* Start *

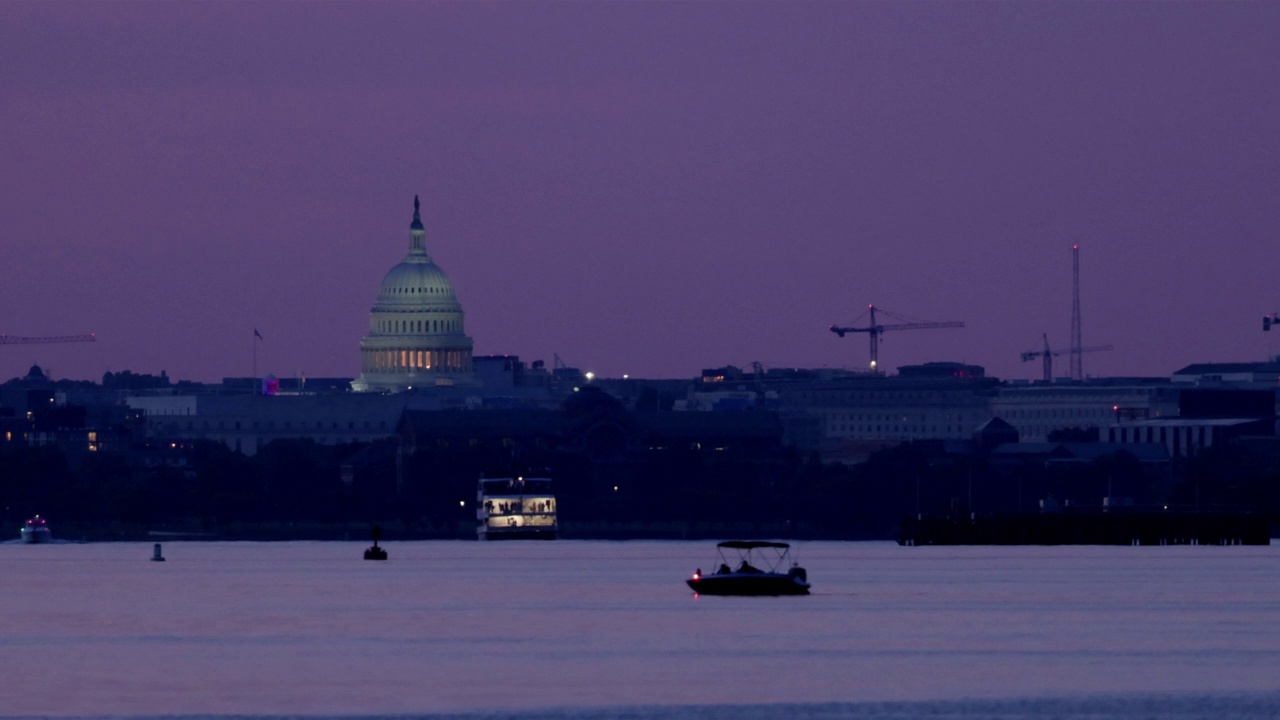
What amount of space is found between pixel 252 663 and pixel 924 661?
16755 mm

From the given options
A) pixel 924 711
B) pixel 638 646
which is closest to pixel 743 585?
pixel 638 646

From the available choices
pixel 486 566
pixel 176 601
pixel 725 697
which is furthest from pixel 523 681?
pixel 486 566

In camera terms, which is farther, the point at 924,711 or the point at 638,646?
the point at 638,646

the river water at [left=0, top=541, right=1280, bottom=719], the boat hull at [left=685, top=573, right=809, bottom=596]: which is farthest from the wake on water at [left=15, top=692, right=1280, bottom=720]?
the boat hull at [left=685, top=573, right=809, bottom=596]

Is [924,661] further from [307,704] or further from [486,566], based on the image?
[486,566]

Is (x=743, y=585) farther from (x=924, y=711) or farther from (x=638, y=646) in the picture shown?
(x=924, y=711)

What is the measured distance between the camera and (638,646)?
105 meters

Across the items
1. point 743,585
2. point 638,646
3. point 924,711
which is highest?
point 743,585

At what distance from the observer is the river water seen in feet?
287

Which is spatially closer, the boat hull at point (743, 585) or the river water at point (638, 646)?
the river water at point (638, 646)

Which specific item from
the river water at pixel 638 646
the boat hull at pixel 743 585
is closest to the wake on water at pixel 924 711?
the river water at pixel 638 646

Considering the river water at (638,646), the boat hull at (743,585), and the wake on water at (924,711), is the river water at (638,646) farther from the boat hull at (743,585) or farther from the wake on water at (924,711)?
the boat hull at (743,585)

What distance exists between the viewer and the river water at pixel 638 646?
8762 centimetres

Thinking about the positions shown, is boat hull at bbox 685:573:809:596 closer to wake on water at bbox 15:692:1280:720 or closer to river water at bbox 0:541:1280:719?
river water at bbox 0:541:1280:719
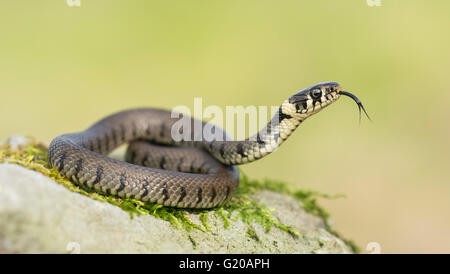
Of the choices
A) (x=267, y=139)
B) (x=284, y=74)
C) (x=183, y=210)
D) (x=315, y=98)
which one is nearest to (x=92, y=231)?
(x=183, y=210)

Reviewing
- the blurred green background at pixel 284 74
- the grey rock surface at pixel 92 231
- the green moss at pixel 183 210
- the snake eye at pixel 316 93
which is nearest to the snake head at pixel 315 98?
the snake eye at pixel 316 93

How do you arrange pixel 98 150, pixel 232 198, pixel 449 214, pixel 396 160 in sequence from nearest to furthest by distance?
pixel 232 198
pixel 98 150
pixel 449 214
pixel 396 160

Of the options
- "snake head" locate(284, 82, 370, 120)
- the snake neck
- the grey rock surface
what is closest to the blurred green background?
the snake neck

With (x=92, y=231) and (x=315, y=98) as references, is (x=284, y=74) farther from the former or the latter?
(x=92, y=231)

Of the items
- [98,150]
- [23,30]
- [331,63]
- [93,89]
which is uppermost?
[23,30]

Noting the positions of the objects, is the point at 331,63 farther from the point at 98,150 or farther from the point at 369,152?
the point at 98,150

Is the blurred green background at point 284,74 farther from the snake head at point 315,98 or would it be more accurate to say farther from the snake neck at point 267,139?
the snake head at point 315,98

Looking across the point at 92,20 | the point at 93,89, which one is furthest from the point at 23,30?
the point at 93,89
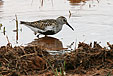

* End *

**SHORT PROBLEM:** Put the lines of the entries into a JSON list of strings with one string per line, starting at the line that contains "Of the choices" and ending at the last line of the entries. Leave out blank lines and the pictures.

**RESPONSE TO THE EXERCISE:**
[
  "Of the choices",
  "A) (x=267, y=139)",
  "B) (x=284, y=74)",
  "C) (x=183, y=210)",
  "D) (x=315, y=98)",
  "which one is nearest to (x=92, y=231)?",
  "(x=183, y=210)",
  "Reviewing",
  "- the blurred green background at pixel 284 74",
  "- the grey rock surface at pixel 92 231",
  "- the green moss at pixel 183 210",
  "- the snake eye at pixel 316 93",
  "which is nearest to the snake head at pixel 315 98?",
  "the snake eye at pixel 316 93",
  "How do you arrange pixel 98 150, pixel 232 198, pixel 449 214, pixel 396 160 in sequence from nearest to furthest by distance?",
  "pixel 232 198",
  "pixel 98 150",
  "pixel 449 214",
  "pixel 396 160",
  "Of the options",
  "- \"snake head\" locate(284, 82, 370, 120)",
  "- the snake neck",
  "- the grey rock surface",
  "what is closest to the blurred green background?",
  "the snake neck",
  "With (x=92, y=231) and (x=315, y=98) as references, is (x=284, y=74) farther from the former or the latter?",
  "(x=92, y=231)",
  "Of the items",
  "- [98,150]",
  "- [23,30]",
  "- [331,63]",
  "- [93,89]",
  "which is uppermost?",
  "[23,30]",
  "Noting the positions of the objects, is the point at 331,63 farther from the point at 98,150 or farther from the point at 369,152?",
  "the point at 98,150",
  "Is the blurred green background at point 284,74 farther from the snake head at point 315,98 or would it be more accurate to say farther from the snake neck at point 267,139?",
  "the snake head at point 315,98",
  "Looking across the point at 92,20 | the point at 93,89, which one is furthest from the point at 23,30?",
  "the point at 93,89"
]